M – E a seguire avete trovato il locale…
R – Si, un po’ di fretta a dire il vero. Magari era meglio se aspettavamo un pochino così ci salvavamo da questa situazione. Ma comunque non si poteva sapere. Sì, abbiamo composto la squadra, siamo diventati in tre con l’ingresso anche di Andrea – amico di Riccardo – e abbiamo trovato questo posto a Via dei Gracchi 19, nel Rione Prati, a fine novembre. Lì c’era il Bistrot 19 e, dopo averlo preso, abbiamo continuato a gestirlo in attesa di cambiare identità, brand e tutto. Andrea a Riccardo lo stavano portando avanti così in attesa di organizzare al meglio Carnal. Tutto questo per dicembre, gennaio e febbraio e poi c’è stata l’emergenza.


M – Emergenza che vi ha fatto venire voglia di partire a comunicare il nuovo progetto e a farlo uscire.
R – Sì. Abbiamo pensato che fosse il momento giusto.

"perché fermarsi ai tacos viste le mille sfaccettature che ha la cucina latinoamericana? E così si è puntato ad un format che abbracciasse tutte le cucine"
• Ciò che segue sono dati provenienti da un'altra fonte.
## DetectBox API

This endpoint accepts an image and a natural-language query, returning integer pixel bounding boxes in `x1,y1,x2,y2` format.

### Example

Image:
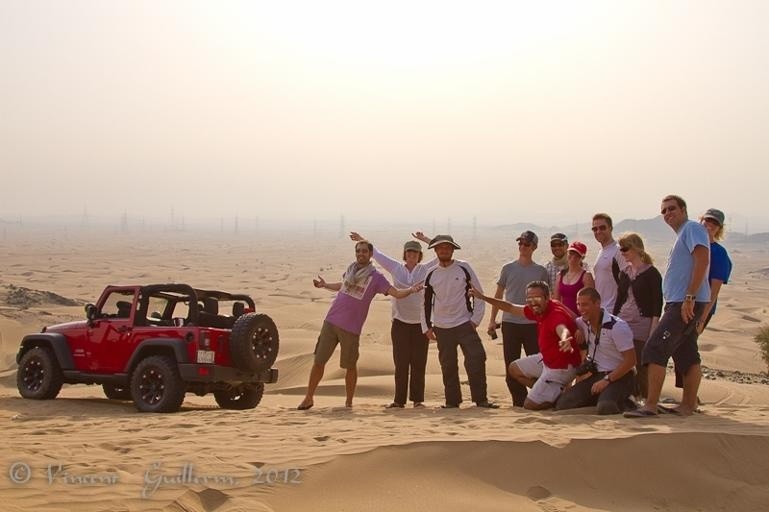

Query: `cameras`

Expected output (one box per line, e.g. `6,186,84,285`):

M – Apertura del ristorante Carnal?
R – Carnal sarà un posto di convivialità spinta. Piatti da compartir, cocktail bar, bancone. La vedo dura aprire ora che si parla di pareti in plexiglass. Dobbiamo farlo partire quando è tutto tranquillo. Poi volevamo anche fare dei cambiamenti, aprire la cucina sul bancone e cose simili. Dobbiamo capire quanto puntare su grossi investimenti o quanto partire in maniera meno rischiosa possibile senza grossi costi.

M – Qual è l’identità di questo posto?
R – Ci dovrà essere questo: sapore di Sudamerica e prodotto d’eccellenza italiano.

M – Come vi è venuto in mente questo taglio?
R – Ci è venuto in mente a Milano. A Chinatown. Assaggiando i ravioli di Agie Zhou alla Ravioleria di Via Sarpi: lui ha messo le migliori farine italiane e la carne di qualità dentro allo street food cinese, noi vogliamo fare una roba simile col Sudamerica. Quindi prodotti di qualità, ma non materia prima di lusso, per avere anche dei prezzi accessibili.

M – Qualche piatto?
R – Il riso in teglia, che è il massimo del relax e della condivisione. E poi si deve mangiare molto con le mani, anche perché vogliamo giocarcela molto sull’aperitivo visto che avremo bar e barman: siamo convinto che questa cucina va perfettamente d’accordo col bere miscelato. E quindi arepas, tacos, il platano croccante.

M – Altri format internazionali – oltre a Via Sarpi – che vi hanno ispirato?
R – Mi vengono in mente senz’altro StreetXo a Madrid o a Londra, Dos Palillos a Barcellona. E poi Condividere a Torino che mi ha convinto particolarmente.